[START Record extracts]
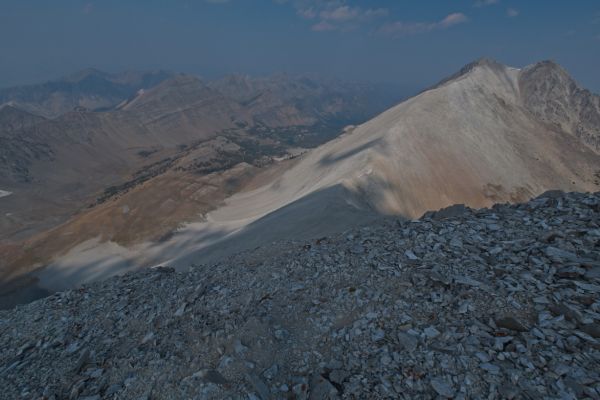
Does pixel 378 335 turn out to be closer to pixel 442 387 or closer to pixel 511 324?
pixel 442 387

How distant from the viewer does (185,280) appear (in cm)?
1520

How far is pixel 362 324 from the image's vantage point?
10016mm

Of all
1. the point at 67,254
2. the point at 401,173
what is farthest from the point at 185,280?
the point at 67,254

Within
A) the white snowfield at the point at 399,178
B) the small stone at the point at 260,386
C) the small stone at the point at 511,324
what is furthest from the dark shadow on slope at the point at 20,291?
the small stone at the point at 511,324

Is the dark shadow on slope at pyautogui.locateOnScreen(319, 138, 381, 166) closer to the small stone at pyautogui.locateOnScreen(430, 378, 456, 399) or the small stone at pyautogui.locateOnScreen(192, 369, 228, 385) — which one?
the small stone at pyautogui.locateOnScreen(192, 369, 228, 385)

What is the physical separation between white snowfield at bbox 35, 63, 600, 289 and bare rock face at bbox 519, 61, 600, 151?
21.0 meters

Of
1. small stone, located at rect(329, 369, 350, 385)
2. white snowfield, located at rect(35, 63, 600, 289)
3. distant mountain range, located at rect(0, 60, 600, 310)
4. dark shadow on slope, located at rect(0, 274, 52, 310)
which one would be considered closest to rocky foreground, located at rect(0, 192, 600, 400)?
small stone, located at rect(329, 369, 350, 385)

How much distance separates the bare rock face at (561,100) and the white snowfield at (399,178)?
21.0m

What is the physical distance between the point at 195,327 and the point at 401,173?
56.9 m

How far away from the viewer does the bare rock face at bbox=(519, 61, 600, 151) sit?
109312 millimetres

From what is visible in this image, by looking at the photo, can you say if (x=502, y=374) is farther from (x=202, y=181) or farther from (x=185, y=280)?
(x=202, y=181)

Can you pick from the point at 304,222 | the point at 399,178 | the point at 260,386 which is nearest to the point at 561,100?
the point at 399,178

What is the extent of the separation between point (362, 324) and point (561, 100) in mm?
136048

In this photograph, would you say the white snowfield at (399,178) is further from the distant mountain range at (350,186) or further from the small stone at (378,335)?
the small stone at (378,335)
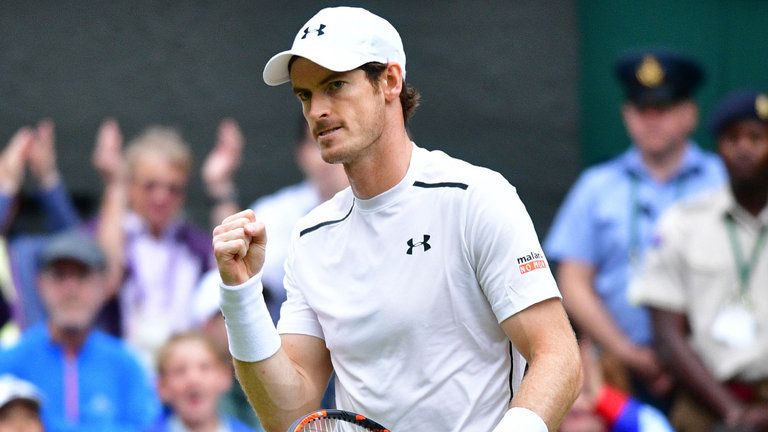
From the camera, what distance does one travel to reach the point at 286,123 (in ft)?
24.8

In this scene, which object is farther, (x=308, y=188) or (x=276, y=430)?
(x=308, y=188)

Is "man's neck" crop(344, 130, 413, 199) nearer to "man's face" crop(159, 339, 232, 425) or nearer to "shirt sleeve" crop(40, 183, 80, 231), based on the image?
"man's face" crop(159, 339, 232, 425)

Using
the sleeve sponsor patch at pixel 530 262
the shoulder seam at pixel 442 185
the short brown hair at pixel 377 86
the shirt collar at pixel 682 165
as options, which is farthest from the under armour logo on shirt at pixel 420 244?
the shirt collar at pixel 682 165

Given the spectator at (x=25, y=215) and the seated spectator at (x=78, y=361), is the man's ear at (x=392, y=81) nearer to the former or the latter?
the seated spectator at (x=78, y=361)

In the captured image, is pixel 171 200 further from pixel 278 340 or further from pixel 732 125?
pixel 278 340

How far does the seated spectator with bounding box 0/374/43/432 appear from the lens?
5707 millimetres

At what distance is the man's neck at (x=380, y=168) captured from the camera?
3.29m

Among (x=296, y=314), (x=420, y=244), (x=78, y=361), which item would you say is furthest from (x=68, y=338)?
(x=420, y=244)

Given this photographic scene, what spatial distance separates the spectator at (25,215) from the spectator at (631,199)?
2277 mm

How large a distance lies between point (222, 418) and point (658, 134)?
91.9 inches

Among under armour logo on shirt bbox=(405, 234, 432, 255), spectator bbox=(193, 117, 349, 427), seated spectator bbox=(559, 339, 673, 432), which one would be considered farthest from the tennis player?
spectator bbox=(193, 117, 349, 427)

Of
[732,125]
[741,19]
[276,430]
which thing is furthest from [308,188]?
[276,430]

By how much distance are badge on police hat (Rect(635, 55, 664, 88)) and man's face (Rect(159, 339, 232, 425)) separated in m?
2.33

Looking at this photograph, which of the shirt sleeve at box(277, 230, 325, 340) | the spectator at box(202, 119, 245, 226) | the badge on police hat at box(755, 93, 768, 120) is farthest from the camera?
the spectator at box(202, 119, 245, 226)
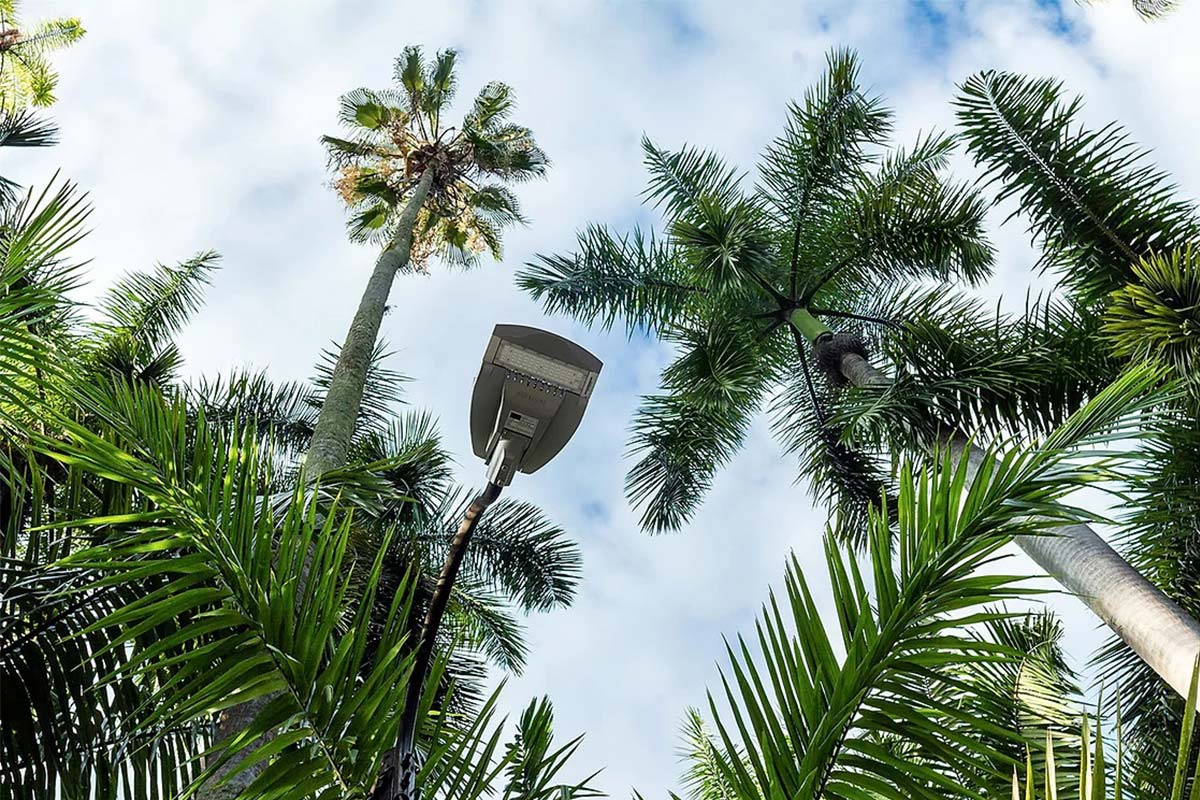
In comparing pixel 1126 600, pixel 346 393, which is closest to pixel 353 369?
pixel 346 393

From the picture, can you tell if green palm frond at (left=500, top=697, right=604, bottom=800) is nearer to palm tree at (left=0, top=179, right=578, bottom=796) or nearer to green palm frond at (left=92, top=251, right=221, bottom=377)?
palm tree at (left=0, top=179, right=578, bottom=796)

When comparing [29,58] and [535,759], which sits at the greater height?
Answer: [29,58]

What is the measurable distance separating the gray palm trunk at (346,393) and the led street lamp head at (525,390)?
105 cm

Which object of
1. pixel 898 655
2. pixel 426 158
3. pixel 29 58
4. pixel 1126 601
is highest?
pixel 29 58

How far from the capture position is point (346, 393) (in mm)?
6324

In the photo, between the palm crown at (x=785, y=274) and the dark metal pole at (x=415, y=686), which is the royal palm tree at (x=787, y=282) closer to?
the palm crown at (x=785, y=274)

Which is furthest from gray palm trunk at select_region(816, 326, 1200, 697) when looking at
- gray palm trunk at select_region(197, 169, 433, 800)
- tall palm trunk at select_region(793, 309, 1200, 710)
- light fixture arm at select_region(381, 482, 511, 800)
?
gray palm trunk at select_region(197, 169, 433, 800)

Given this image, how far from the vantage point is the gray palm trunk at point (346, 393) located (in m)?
3.00

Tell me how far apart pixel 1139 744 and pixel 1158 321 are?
282 centimetres

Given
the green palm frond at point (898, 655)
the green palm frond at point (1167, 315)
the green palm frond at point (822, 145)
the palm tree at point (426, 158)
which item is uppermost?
the palm tree at point (426, 158)

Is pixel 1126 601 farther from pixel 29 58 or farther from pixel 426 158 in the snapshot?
pixel 29 58

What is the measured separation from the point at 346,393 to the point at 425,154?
6.49 metres

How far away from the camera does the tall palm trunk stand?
4672 mm

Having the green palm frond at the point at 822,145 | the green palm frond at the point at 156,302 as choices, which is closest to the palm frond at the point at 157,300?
the green palm frond at the point at 156,302
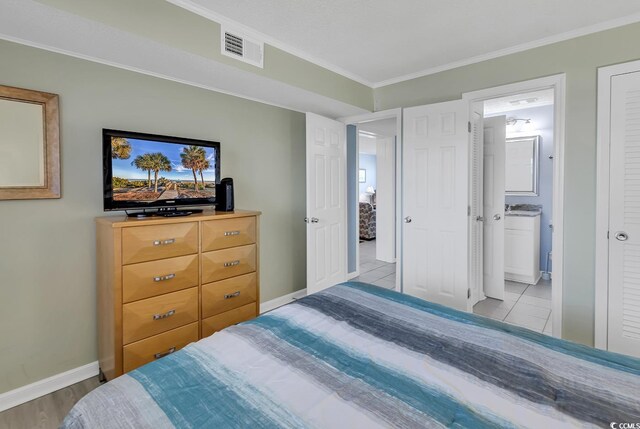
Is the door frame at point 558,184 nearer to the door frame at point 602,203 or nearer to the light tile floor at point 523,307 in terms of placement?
the door frame at point 602,203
[END Record extracts]
▶ [The task] Transcribe each line above verbatim, with the pictures left out.

▶ [Solution for this exercise]
Does pixel 378 335 turn out to be closer to pixel 442 387 or closer to pixel 511 324?
pixel 442 387

How distant from the viewer does (185,280) appear (in cm)?
1520

How far is pixel 362 324 from the image's vantage point?
10016mm

Of all
1. the point at 67,254
2. the point at 401,173
what is farthest from the point at 185,280?
the point at 67,254

Within
A) the white snowfield at the point at 399,178
B) the small stone at the point at 260,386
C) the small stone at the point at 511,324
what is furthest from the dark shadow on slope at the point at 20,291?
the small stone at the point at 511,324

Is the dark shadow on slope at pyautogui.locateOnScreen(319, 138, 381, 166) closer to the small stone at pyautogui.locateOnScreen(430, 378, 456, 399) or the small stone at pyautogui.locateOnScreen(192, 369, 228, 385) — which one?
the small stone at pyautogui.locateOnScreen(192, 369, 228, 385)

What is the physical separation between white snowfield at bbox 35, 63, 600, 289 and bare rock face at bbox 519, 61, 600, 151?
21.0 meters

Of
1. small stone, located at rect(329, 369, 350, 385)
2. white snowfield, located at rect(35, 63, 600, 289)
3. distant mountain range, located at rect(0, 60, 600, 310)
4. dark shadow on slope, located at rect(0, 274, 52, 310)
which one would be considered closest to rocky foreground, located at rect(0, 192, 600, 400)?
small stone, located at rect(329, 369, 350, 385)

How much distance separates the bare rock face at (561,100) and the white snowfield at (399,178)?
21.0m

What is the physical distance between the point at 195,327 and the point at 401,173?
56.9 m

How far away from the viewer does the bare rock face at bbox=(519, 61, 600, 151) sit?
109312 millimetres

From what is visible in this image, by looking at the photo, can you say if (x=502, y=374) is farther from (x=202, y=181) or farther from (x=185, y=280)?
(x=202, y=181)

Can you pick from the point at 304,222 | the point at 399,178 | the point at 260,386 which is nearest to the point at 561,100?
the point at 399,178

What is the extent of the separation between point (362, 324) and point (561, 100) in mm?
136048

In this photograph, would you say the white snowfield at (399,178) is further from the distant mountain range at (350,186) or further from the small stone at (378,335)?
the small stone at (378,335)
From the camera, what distance does one travel to reach the point at 286,123 (in ft)?
24.8

In this scene, which object is farther, (x=308, y=188) or (x=276, y=430)?
(x=308, y=188)

Is "man's neck" crop(344, 130, 413, 199) nearer to "man's face" crop(159, 339, 232, 425) or nearer to "shirt sleeve" crop(40, 183, 80, 231), based on the image?
"man's face" crop(159, 339, 232, 425)

Using
the sleeve sponsor patch at pixel 530 262
the shoulder seam at pixel 442 185
the short brown hair at pixel 377 86
the shirt collar at pixel 682 165
as options, which is farthest from the under armour logo on shirt at pixel 420 244?
the shirt collar at pixel 682 165

Given the spectator at (x=25, y=215) and the seated spectator at (x=78, y=361), is the man's ear at (x=392, y=81) nearer to the former or the latter?
the seated spectator at (x=78, y=361)

In the captured image, is pixel 171 200 further from pixel 278 340 or further from pixel 732 125?
pixel 278 340

How far does the seated spectator with bounding box 0/374/43/432 appear from the lens?
5707 millimetres

At what distance is the man's neck at (x=380, y=168) captured from the camera?
3.29m

Among (x=296, y=314), (x=420, y=244), (x=78, y=361), which item would you say is furthest from (x=68, y=338)?
(x=420, y=244)

Given this photographic scene, what spatial distance separates the spectator at (25,215) from the spectator at (631,199)?
2277 mm

How large a distance lies between point (222, 418) and point (658, 134)?
91.9 inches

Among under armour logo on shirt bbox=(405, 234, 432, 255), spectator bbox=(193, 117, 349, 427), seated spectator bbox=(559, 339, 673, 432), which one would be considered farthest from the tennis player?
spectator bbox=(193, 117, 349, 427)

Of
[732,125]
[741,19]
[276,430]
which thing is furthest from [308,188]?
[276,430]

By how much distance are badge on police hat (Rect(635, 55, 664, 88)) and man's face (Rect(159, 339, 232, 425)) separated in m?
2.33

Looking at this photograph, which of the shirt sleeve at box(277, 230, 325, 340) | the spectator at box(202, 119, 245, 226) | the badge on police hat at box(755, 93, 768, 120) is farthest from the camera?
the spectator at box(202, 119, 245, 226)
In comparing pixel 1126 600, pixel 346 393, which is closest to pixel 353 369?
pixel 346 393

From the picture, can you tell if green palm frond at (left=500, top=697, right=604, bottom=800) is nearer to palm tree at (left=0, top=179, right=578, bottom=796) or nearer to green palm frond at (left=92, top=251, right=221, bottom=377)?
palm tree at (left=0, top=179, right=578, bottom=796)

When comparing [29,58] and [535,759], which sits at the greater height?
Answer: [29,58]

What is the measurable distance separating the gray palm trunk at (346,393) and the led street lamp head at (525,390)?
105 cm

Which object of
1. pixel 898 655
2. pixel 426 158
3. pixel 29 58
4. pixel 1126 601
is highest?
pixel 29 58

How far from the capture position is point (346, 393) (in mm)?
6324

In the photo, between the palm crown at (x=785, y=274) and the dark metal pole at (x=415, y=686), which is the royal palm tree at (x=787, y=282) closer to?
the palm crown at (x=785, y=274)

Which is furthest from gray palm trunk at select_region(816, 326, 1200, 697) when looking at
- gray palm trunk at select_region(197, 169, 433, 800)
- tall palm trunk at select_region(793, 309, 1200, 710)
- light fixture arm at select_region(381, 482, 511, 800)
?
gray palm trunk at select_region(197, 169, 433, 800)

Given this image, how far from the vantage point is the gray palm trunk at point (346, 393) located (in m)?
3.00

Tell me how far apart pixel 1139 744 and pixel 1158 321 are?
282 centimetres

Given
the green palm frond at point (898, 655)
the green palm frond at point (1167, 315)
the green palm frond at point (822, 145)
the palm tree at point (426, 158)
which item is uppermost?
the palm tree at point (426, 158)

Is pixel 1126 601 farther from pixel 29 58 or farther from pixel 426 158 in the snapshot?
pixel 29 58

What is the measured separation from the point at 346,393 to the point at 425,154?
6.49 metres

How far away from the camera does the tall palm trunk stand?
4672 mm

Having the green palm frond at the point at 822,145 | the green palm frond at the point at 156,302 as choices, which is closest to the palm frond at the point at 157,300?
the green palm frond at the point at 156,302
Is the door frame at point 558,184 nearer to the door frame at point 602,203 or nearer to the light tile floor at point 523,307 in terms of placement?
the door frame at point 602,203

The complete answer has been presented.